When the ceremony came to an end, they followed the procession out of the catacombs. As before, they came up to a cloudy day and, when Shamira started weeping, Hansum watched the other teens gather around to support her. Lincoln took her hand and the younger Hansum and Guilietta put their arms around her. The older Hansum could almost feel Guilietta’s hand as it fell on top of his counterpart’s.
As they walked along the side of the cathedral, on their way to the plaza at the front of the building, Hansum broke his silence.
“Arimus, if this situation is supposed to test whether I can control my emotions when I am back with Guilietta, I think I’ve passed that test twice now. Like you said before, it’s all about self-knowledge. We were upset because we thought you dead, leaving us marooned. But now there’s nothing here that . . .” Hansum stopped speaking as the procession came around to the front of San Zeno. He caught his breath and stared wide-eyed. Anger shot through his brain.
“What’s that you’re saying?”
Arimus enquired nonchalantly.
Hansum felt his ire rise and his eyes narrow. “Feltrino!” he growled.
Chapter 5
Shamira and Kingsley laughed as they watched Lincoln walk away through the market. He was sauntering, swaggering, as he chatted with his unseen companion.
“Young Lincoln seems to have a crush on his new friend,” Kingsley said.
“Ya think?” Shamira answered. “
Too bad it’s all in his head.”
“Really? How provincial. My mother warned me about 24th-century girls,” he teased.
“I suppose it’s common for humans and A.I.s to have relations in the 26th-century?”
“Well, it’s not uncom . . . actually, I can’t tell you about that right now.”
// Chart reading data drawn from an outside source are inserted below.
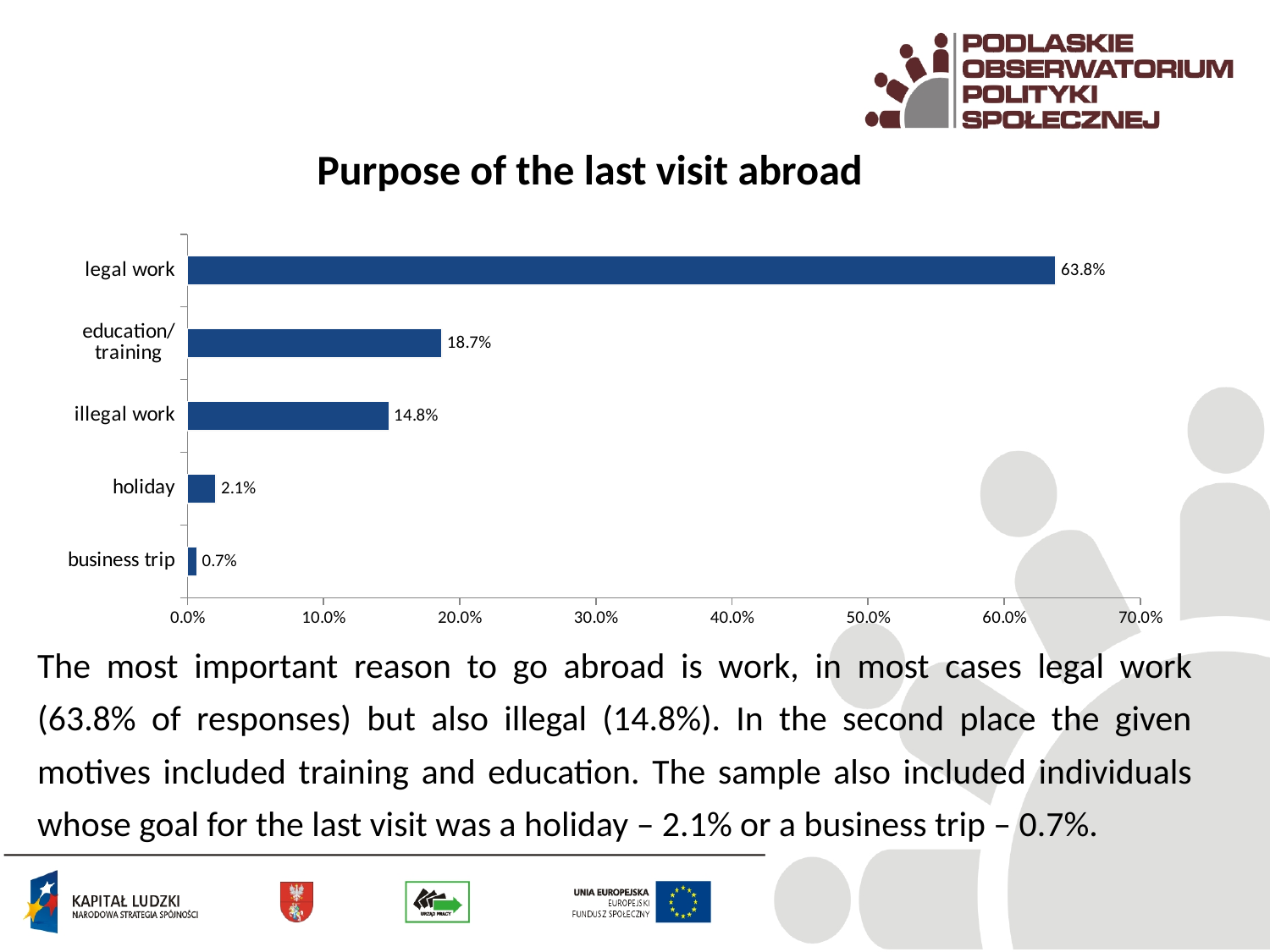
What is the value for business trip? 0.7% What is the value for education/training? 18.7% How many categories are shown in the chart? 5 What is the difference between the values for education/training and illegal work? 3.9% What is the value for holiday? 2.1% What is the value for illegal work? 14.8% Which category has the lowest value? business trip What is the value for legal work? 63.8% What kind of chart is shown on the slide? bar chart What is the difference between the values for legal work and illegal work? 49.0% Which is larger, the value for holiday or the value for business trip? holiday Which category has the highest value? legal work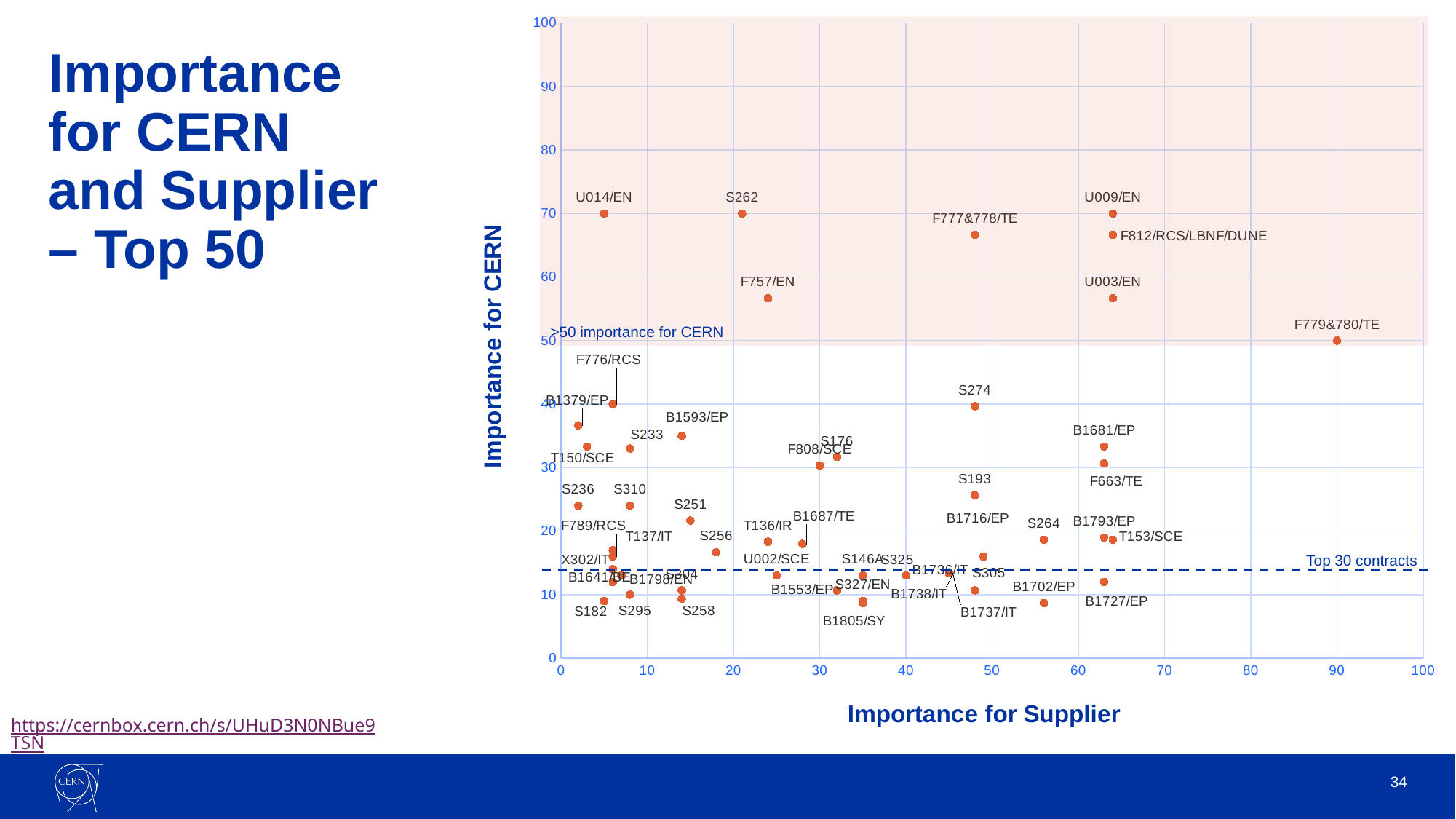
What is the importance for supplier value of F779&780/TE? 90 What is the title of the x axis? Importance for Supplier Is the importance for CERN value of F757/EN greater or less than 50? greater Is the importance for supplier value of F779&780/TE greater or less than 80? greater Which point has the highest importance for supplier? F779&780/TE Which has the higher importance for CERN, S262 or S274? S262 Which has the higher importance for supplier, U014/EN or U009/EN? U009/EN What is the importance for CERN value of U014/EN? 70 Is the importance for CERN value of F777&778/TE greater or less than 60? greater What is the title of the y axis? Importance for CERN What kind of chart is shown on the slide? scatter chart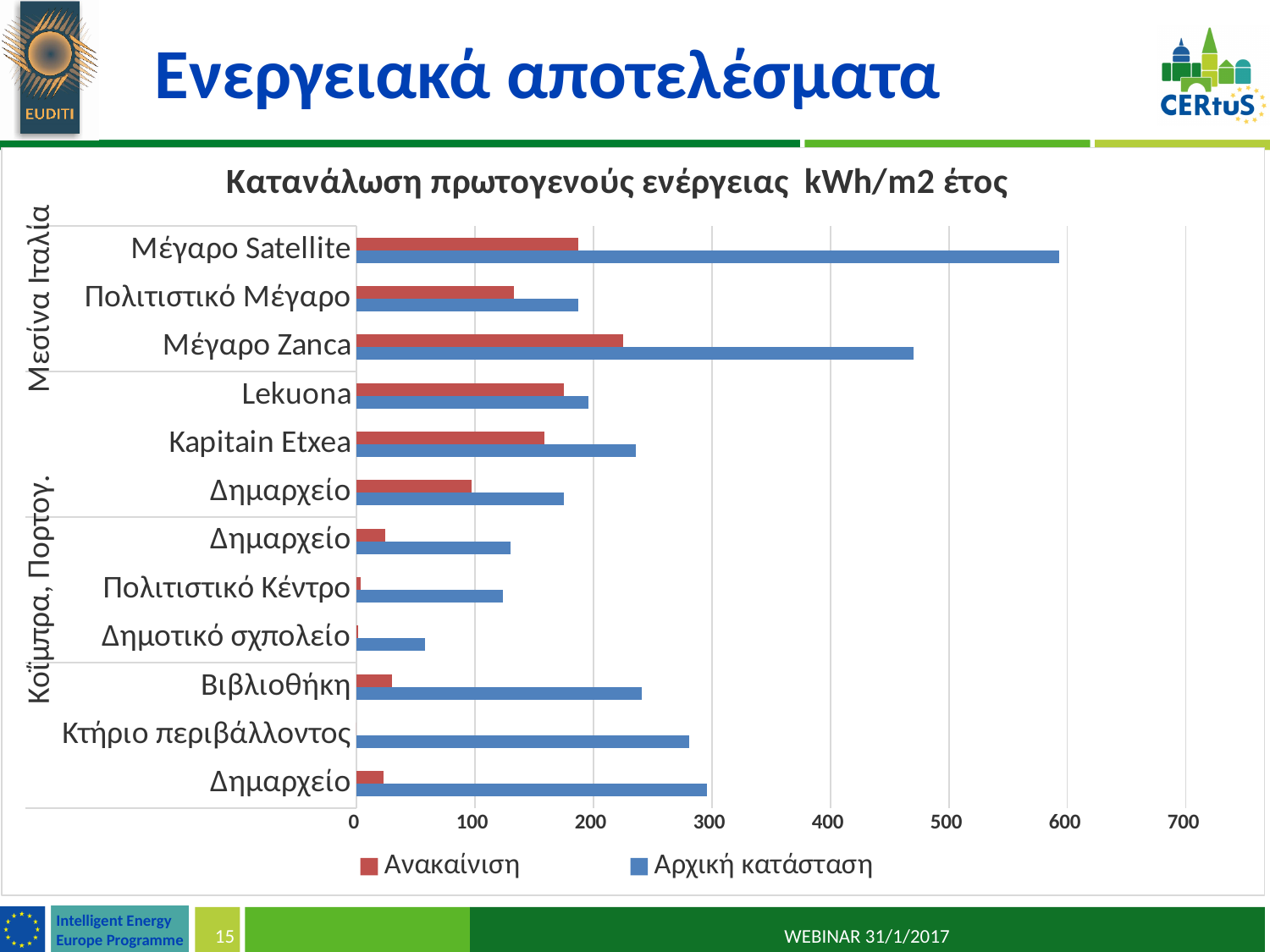
Is the Ανακαίνιση value for Lekuona greater or less than 100? greater Is the Αρχική κατάσταση value for Μέγαρο Satellite greater or less than 500? greater What is the title of the chart? Κατανάλωση πρωτογενούς ενέργειας kWh/m2 έτος Which building has the lowest Αρχική κατάσταση value? Δημοτικό σχπολείο Which is larger, the Αρχική κατάσταση value for Μέγαρο Satellite or for Μέγαρο Zanca? Μέγαρο Satellite Is the Αρχική κατάσταση value for Κτήριο περιβάλλοντος greater or less than 300? less Which building has the highest Ανακαίνιση value? Μέγαρο Zanca How many building categories are plotted on the chart? 12 What kind of chart is shown on the slide? Bar chart How many series does the legend list? 2 Which building has the highest Αρχική κατάσταση value? Μέγαρο Satellite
Shamira knew there were things people from the future couldn’t reveal and the rule was, when they said as much, you weren’t supposed to ask further. “But as far as Lincoln is concerned, do you really think he’s smitten?”
“He’s got all the signs of young love.”
“And you’re an expert?” Shamira asked.
“Oh, I’m the doctor on that subject,” he said good-naturedly.
Shamira stared at him, deciding how to respond. She chose to turn her nose up and began to stroll into the market. Kingsley smiled and stepped quickly to catch up to her. After a dozen steps, he finally brought Shamira’s haughty charade to an end by sweeping her off her feet and kissing her hard. She kissed him back and, as they stood invisible to everyone in the market, three laughing ragamuffins ran right through them.
The two young lovers looked surprised, and then Kingsley’s laugh boomed. “I like 24th-century girls, no matter what my mother says,” he said, eye to eye with Shamira.
“I could be your great, great, great, great . . .” she paused, counting in her head. “Well, you know. Your grandmother.”
“Wow. Another provincial attitude to put up with.” Still smiling, he put her down. “Hey, do you mind if we go to Signori Square? I’d like to see the Scalari Tombs when there was only the one for Can Grande. I took a virtual 14th-century tour through there on my family’s Mists of Time viewer, but you can’t get the feeling of the actual size unless you stand right by it.”
“Sure. It’s this way,” Shamira said. “So, you like the 14th-century so far?”
“Absolutely. I mean, look at all this,” he said spreading his arms. Just then, the three rambunctious urchins screamed back past them again. “Look at all the joy and energy everybody has. It’s so colorful and inspiring.”
The three children then ran right into a man and knocked him to the ground. They fell on him, laughing and wiggling around.